■ INSTRUCTIONS FOR THE TASK ■
Locate the line with "Can you confirm" in the material. Copy that line and each one after it, through the last, exactly and with nothing else.
┄┄┄┄┄┄
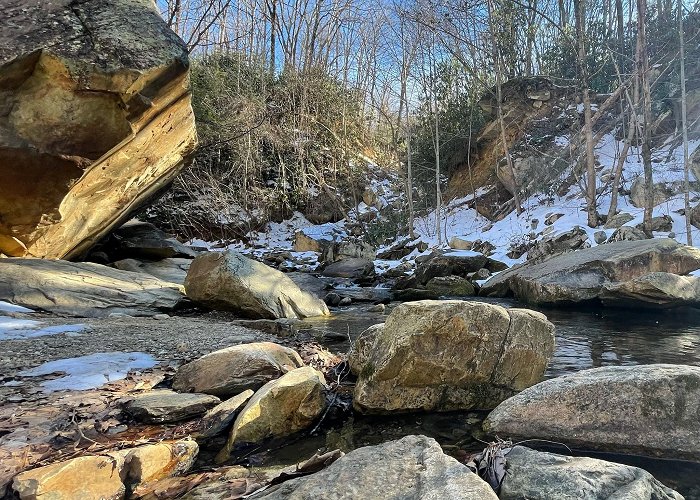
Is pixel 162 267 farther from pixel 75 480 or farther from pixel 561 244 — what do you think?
pixel 561 244

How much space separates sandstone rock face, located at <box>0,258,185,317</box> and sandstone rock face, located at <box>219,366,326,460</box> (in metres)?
4.04

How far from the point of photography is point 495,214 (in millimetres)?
16281

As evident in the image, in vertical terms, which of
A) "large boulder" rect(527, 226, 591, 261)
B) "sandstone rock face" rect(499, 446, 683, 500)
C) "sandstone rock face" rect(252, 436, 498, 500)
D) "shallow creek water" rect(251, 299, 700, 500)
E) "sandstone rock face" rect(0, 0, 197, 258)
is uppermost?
"sandstone rock face" rect(0, 0, 197, 258)

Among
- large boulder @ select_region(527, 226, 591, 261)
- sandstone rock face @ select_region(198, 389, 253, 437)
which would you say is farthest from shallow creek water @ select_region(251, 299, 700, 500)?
large boulder @ select_region(527, 226, 591, 261)

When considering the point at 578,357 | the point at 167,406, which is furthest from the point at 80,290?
the point at 578,357

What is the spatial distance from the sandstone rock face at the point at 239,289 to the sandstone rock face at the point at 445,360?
3.78 m

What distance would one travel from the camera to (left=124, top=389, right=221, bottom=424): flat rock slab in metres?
3.05

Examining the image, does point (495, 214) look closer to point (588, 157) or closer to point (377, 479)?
point (588, 157)

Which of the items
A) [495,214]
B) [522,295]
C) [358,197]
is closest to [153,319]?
[522,295]

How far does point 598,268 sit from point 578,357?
3.77 m

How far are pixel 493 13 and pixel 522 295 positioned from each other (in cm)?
1158

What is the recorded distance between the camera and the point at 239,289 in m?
7.07

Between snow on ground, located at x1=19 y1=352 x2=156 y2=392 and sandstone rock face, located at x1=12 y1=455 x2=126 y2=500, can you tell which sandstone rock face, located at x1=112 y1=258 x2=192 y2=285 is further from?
sandstone rock face, located at x1=12 y1=455 x2=126 y2=500

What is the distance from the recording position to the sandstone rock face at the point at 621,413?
8.64 feet
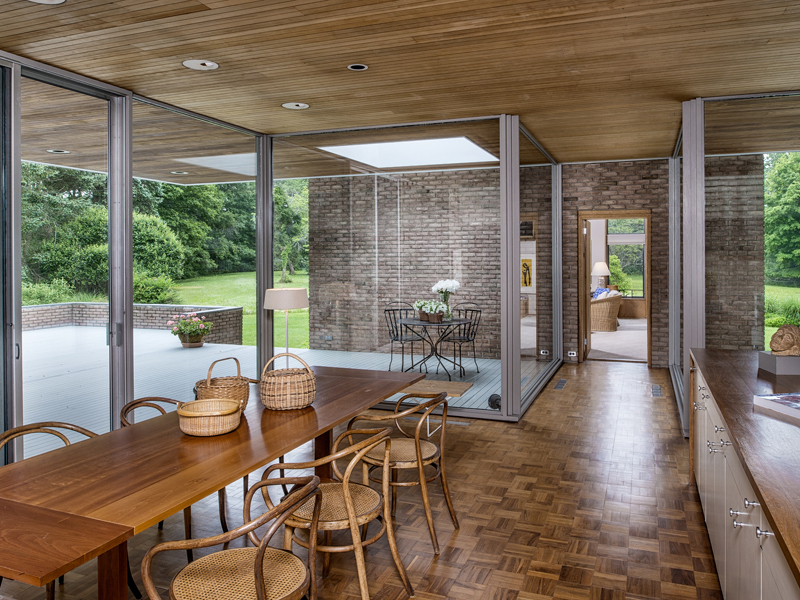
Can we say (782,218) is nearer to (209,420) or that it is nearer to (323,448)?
(323,448)

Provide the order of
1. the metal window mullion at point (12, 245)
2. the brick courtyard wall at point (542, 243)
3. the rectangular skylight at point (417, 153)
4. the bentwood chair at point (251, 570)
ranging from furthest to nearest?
the brick courtyard wall at point (542, 243), the rectangular skylight at point (417, 153), the metal window mullion at point (12, 245), the bentwood chair at point (251, 570)

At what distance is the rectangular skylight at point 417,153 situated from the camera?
5.97 meters

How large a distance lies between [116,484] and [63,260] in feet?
8.85

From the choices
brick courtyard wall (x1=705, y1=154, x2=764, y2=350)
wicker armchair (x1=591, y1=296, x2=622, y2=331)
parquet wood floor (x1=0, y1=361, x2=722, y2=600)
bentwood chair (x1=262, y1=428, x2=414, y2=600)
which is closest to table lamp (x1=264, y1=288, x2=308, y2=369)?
parquet wood floor (x1=0, y1=361, x2=722, y2=600)

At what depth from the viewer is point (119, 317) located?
4723mm

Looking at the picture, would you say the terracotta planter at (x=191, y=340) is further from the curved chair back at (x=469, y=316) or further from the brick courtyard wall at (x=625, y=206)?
the brick courtyard wall at (x=625, y=206)

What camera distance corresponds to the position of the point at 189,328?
18.0 feet

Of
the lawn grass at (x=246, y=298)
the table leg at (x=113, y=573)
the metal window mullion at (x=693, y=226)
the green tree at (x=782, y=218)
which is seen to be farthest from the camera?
the lawn grass at (x=246, y=298)

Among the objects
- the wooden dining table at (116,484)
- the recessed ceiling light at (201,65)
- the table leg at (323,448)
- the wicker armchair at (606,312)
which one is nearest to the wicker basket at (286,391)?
the wooden dining table at (116,484)

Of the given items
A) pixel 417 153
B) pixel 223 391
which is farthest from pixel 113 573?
pixel 417 153

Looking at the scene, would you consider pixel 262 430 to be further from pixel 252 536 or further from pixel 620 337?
pixel 620 337

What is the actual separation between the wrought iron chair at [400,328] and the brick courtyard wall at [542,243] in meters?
1.71

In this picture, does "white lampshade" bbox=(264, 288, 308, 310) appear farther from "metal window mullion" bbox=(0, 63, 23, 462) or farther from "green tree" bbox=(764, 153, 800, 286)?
"green tree" bbox=(764, 153, 800, 286)

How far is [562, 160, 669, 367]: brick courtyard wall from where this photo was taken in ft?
28.9
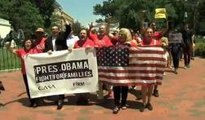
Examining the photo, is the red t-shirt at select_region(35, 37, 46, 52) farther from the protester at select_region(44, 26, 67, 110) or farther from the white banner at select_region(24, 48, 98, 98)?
the white banner at select_region(24, 48, 98, 98)

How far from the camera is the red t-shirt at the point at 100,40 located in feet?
39.5

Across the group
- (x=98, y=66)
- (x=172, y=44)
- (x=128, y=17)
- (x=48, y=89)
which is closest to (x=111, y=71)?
(x=98, y=66)

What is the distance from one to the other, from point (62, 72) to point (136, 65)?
1729mm

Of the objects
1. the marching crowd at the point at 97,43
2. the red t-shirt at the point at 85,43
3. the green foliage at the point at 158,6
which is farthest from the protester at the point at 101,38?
the green foliage at the point at 158,6

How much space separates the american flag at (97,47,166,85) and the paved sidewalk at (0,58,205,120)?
0.66 m

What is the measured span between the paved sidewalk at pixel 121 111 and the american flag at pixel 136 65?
663mm

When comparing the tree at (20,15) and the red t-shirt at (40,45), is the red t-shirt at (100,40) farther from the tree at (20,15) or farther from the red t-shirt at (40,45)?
the tree at (20,15)

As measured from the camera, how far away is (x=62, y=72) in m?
12.0

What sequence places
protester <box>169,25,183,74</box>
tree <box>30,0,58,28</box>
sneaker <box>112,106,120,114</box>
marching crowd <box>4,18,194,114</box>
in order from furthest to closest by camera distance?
1. tree <box>30,0,58,28</box>
2. protester <box>169,25,183,74</box>
3. marching crowd <box>4,18,194,114</box>
4. sneaker <box>112,106,120,114</box>

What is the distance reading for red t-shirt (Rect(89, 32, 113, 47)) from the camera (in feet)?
39.5

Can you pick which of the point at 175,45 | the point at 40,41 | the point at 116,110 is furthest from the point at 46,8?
the point at 116,110

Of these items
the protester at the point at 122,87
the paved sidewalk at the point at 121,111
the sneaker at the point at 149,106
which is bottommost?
the paved sidewalk at the point at 121,111

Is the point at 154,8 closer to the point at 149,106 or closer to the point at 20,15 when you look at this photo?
the point at 20,15

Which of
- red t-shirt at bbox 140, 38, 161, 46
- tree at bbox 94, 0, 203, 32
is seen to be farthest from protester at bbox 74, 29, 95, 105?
tree at bbox 94, 0, 203, 32
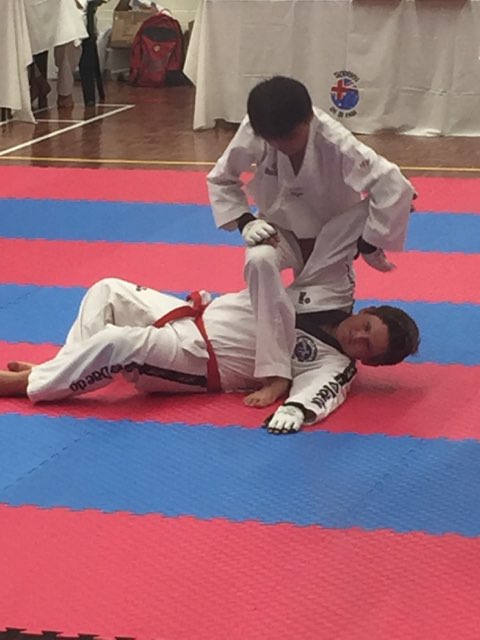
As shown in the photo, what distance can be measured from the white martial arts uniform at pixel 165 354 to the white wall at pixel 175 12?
11.5m

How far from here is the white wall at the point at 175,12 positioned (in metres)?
15.2

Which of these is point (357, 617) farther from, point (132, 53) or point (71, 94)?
point (132, 53)

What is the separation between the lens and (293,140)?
12.9 feet

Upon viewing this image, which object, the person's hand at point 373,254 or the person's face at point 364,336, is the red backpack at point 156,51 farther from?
the person's face at point 364,336

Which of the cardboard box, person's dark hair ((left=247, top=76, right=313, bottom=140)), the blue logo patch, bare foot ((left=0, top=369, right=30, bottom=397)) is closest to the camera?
person's dark hair ((left=247, top=76, right=313, bottom=140))

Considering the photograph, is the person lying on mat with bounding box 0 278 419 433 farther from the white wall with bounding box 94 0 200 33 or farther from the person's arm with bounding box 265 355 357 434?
the white wall with bounding box 94 0 200 33

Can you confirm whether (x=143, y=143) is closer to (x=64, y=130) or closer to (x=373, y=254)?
(x=64, y=130)

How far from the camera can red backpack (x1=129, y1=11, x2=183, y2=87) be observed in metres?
14.4

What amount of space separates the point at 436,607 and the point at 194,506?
2.81ft

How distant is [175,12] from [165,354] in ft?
39.4

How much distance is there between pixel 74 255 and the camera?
20.4 feet

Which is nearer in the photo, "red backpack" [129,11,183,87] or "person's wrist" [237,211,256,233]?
"person's wrist" [237,211,256,233]

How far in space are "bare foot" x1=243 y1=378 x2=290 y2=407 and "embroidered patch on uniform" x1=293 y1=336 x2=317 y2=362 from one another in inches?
4.5

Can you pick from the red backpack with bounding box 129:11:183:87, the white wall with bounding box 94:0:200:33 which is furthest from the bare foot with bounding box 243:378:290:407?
the white wall with bounding box 94:0:200:33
┄┄┄┄┄┄
■ SOLVED PROBLEM ■
Can you confirm whether (x=143, y=143) is closer to (x=64, y=130) or closer to (x=373, y=254)?
(x=64, y=130)

How far from the camera can red backpack (x1=129, y1=11, x2=183, y2=87) be observed in metres?
14.4

What amount of space separates the point at 436,607 and the point at 194,506?
2.81ft

How distant is [175,12] from [165,354] in ft?
39.4

How much distance is there between pixel 74 255 and the camera?
20.4 feet

Which is nearer in the photo, "red backpack" [129,11,183,87] or "person's wrist" [237,211,256,233]?
"person's wrist" [237,211,256,233]

How far in space are "bare foot" x1=243 y1=378 x2=290 y2=407 and "embroidered patch on uniform" x1=293 y1=336 x2=317 y2=362 from one another in inches?
4.5

Can you pick from the red backpack with bounding box 129:11:183:87, the white wall with bounding box 94:0:200:33 which is furthest from the bare foot with bounding box 243:378:290:407?
the white wall with bounding box 94:0:200:33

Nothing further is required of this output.